A yields the best dividends
At the current share price, Taylor Wimpey offers an annual yield of 8%. If I buy today in £ 20,000 shares, I will receive £ 1,600 to the account back from the company every year if the returns continue.
It’s a decent starting point, but it doesn’t do justice to the kind of return I can get with compound interest.
For example, I could hold £20,000 in shares for 10 years at 8%, so it would be worth £43,179 today. So, my money doubled in ten years.
But I’m in it for the long term, and if I can hold £20,000 in shares for 30 years at 8%, it will snowball to £201,253.
Compound interest has turned the initial amount into more than 10 times its value. In fact, that sum is higher than the average pension pot that UK workers take in (around £190,000).

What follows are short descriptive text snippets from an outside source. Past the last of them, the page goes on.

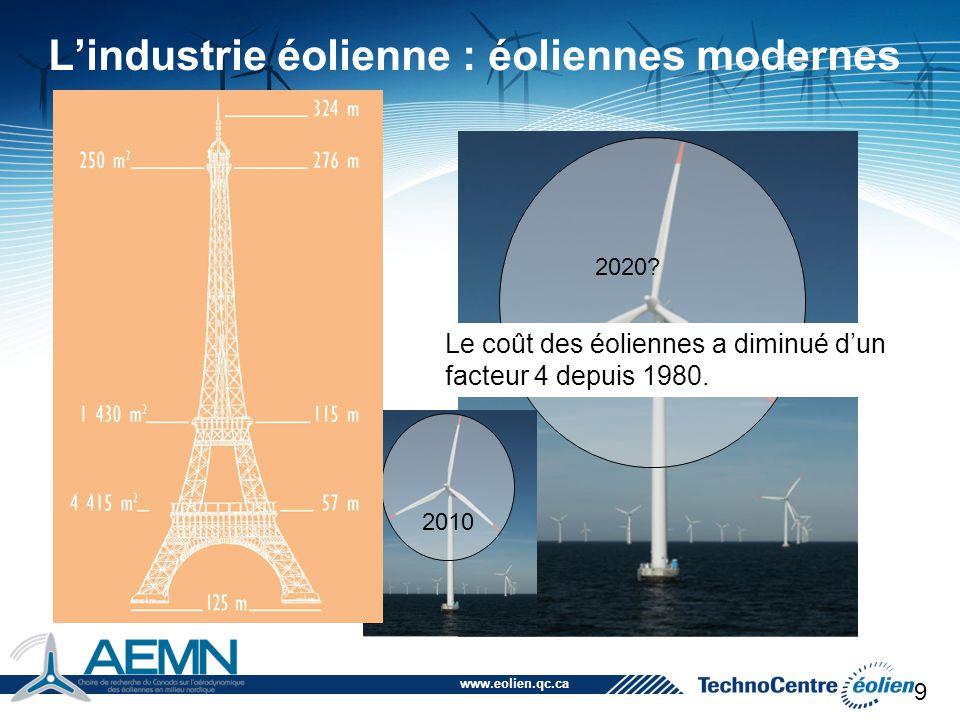 L'industrie éolienne : éoliennes modernes
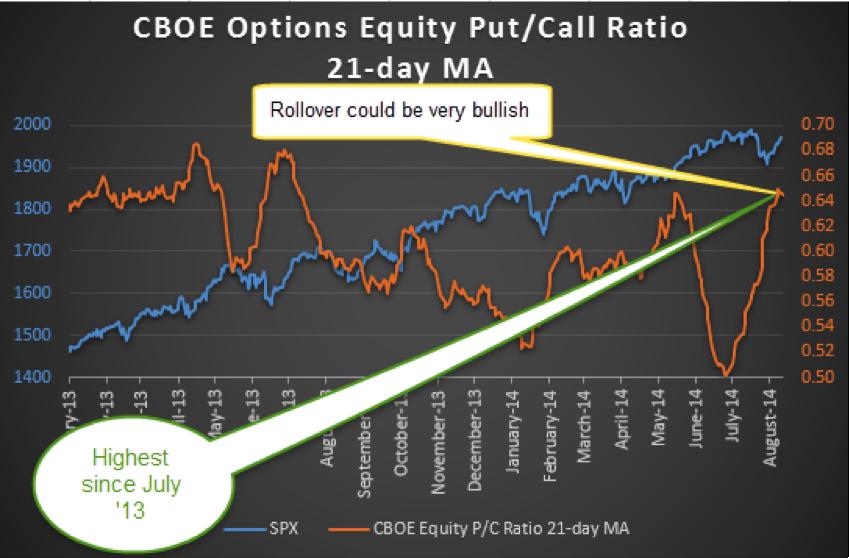 put call ratio chart nse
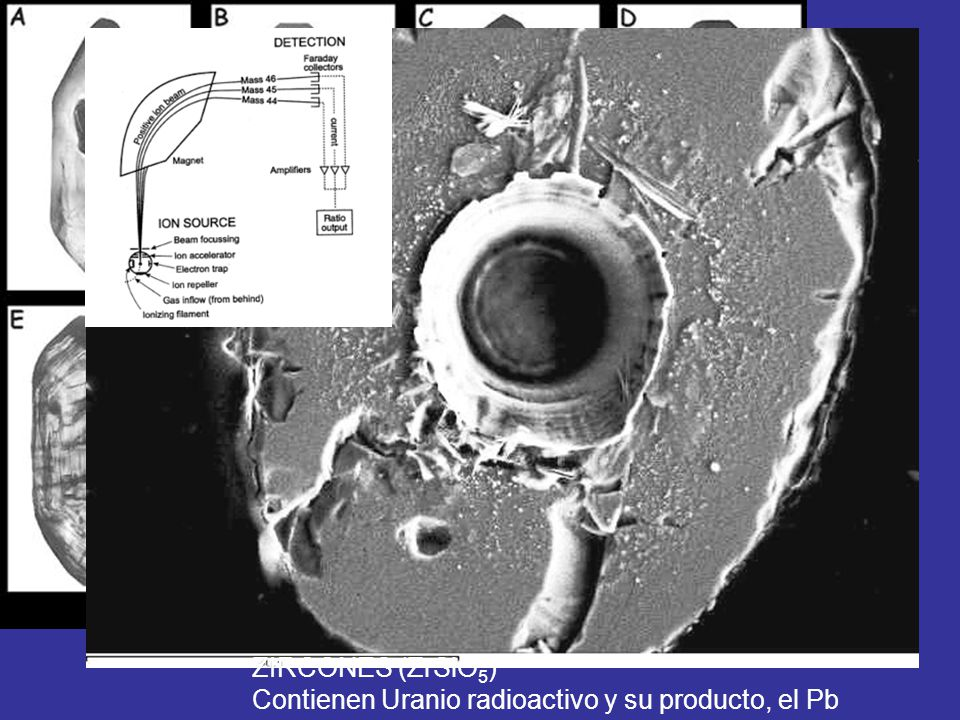 ZIRCONES (ZrSiO5) Contienen Uranio radioactivo y su producto, el Pb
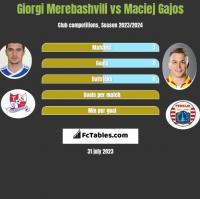 Giorgi Merebashvili vs Maciej Gajos h2h player stats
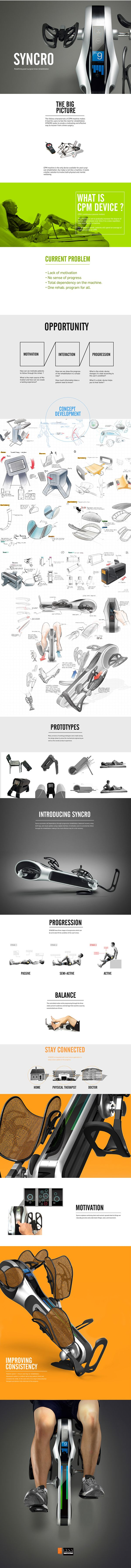 SYNCRO on Behance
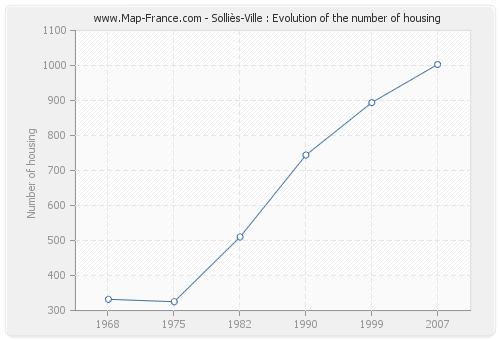 Solliès-Ville : Evolution of the number of housing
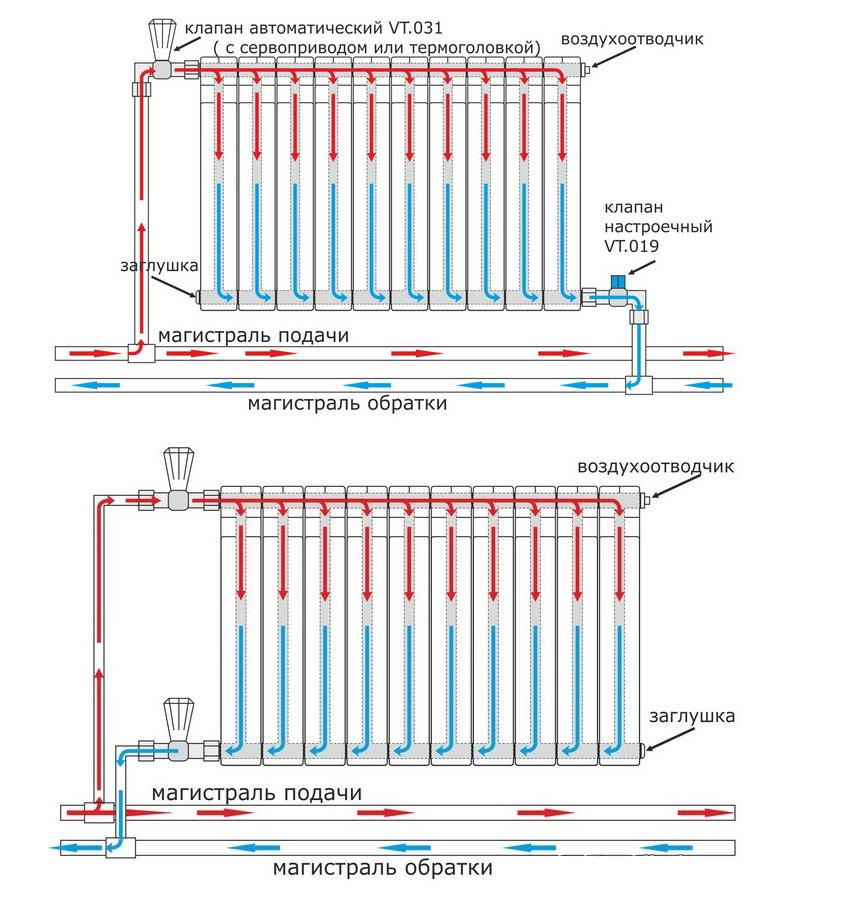 Стоимость метра теплого пола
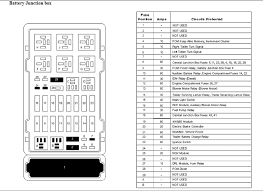 similiar motorhome fuse panel keywords 1999 ford 350 10 cyl fuse diagram for a shasta sprite motor home
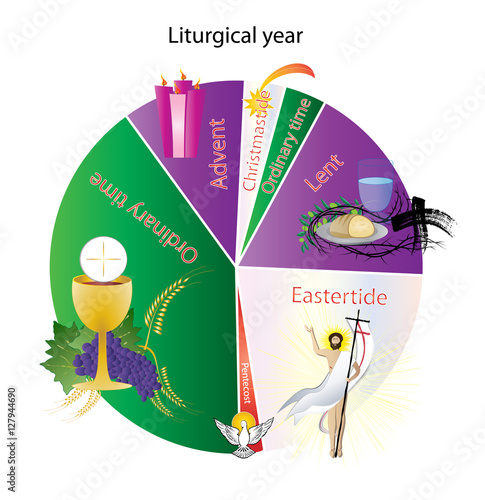 Liturgical Year Cycle Or Church Year Color Wheel Diagram Vector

And because the dividend payment is automatic, I have done nothing extra to get this return. I can forget about it and the payment will still appear in my account. That’s true passive income, for me.
There are risks with this kind of investment. For one, dividends can change depending on the health of the business or the stock market. In addition, falling or rising stock prices will also affect the total value.
I bought it?
My strategy is to hold shares in many companies. In this way, I will receive dividends and profit from the growth of the share price, only with less risk compared to if I invested in only one company.
Will Taylor Wimpey be one of those companies? Currently, UK stocks look cheap. So, as attractive as the dividend is, I can see a lot of other stocks that could offer great returns without the short-term headwinds of the housing market.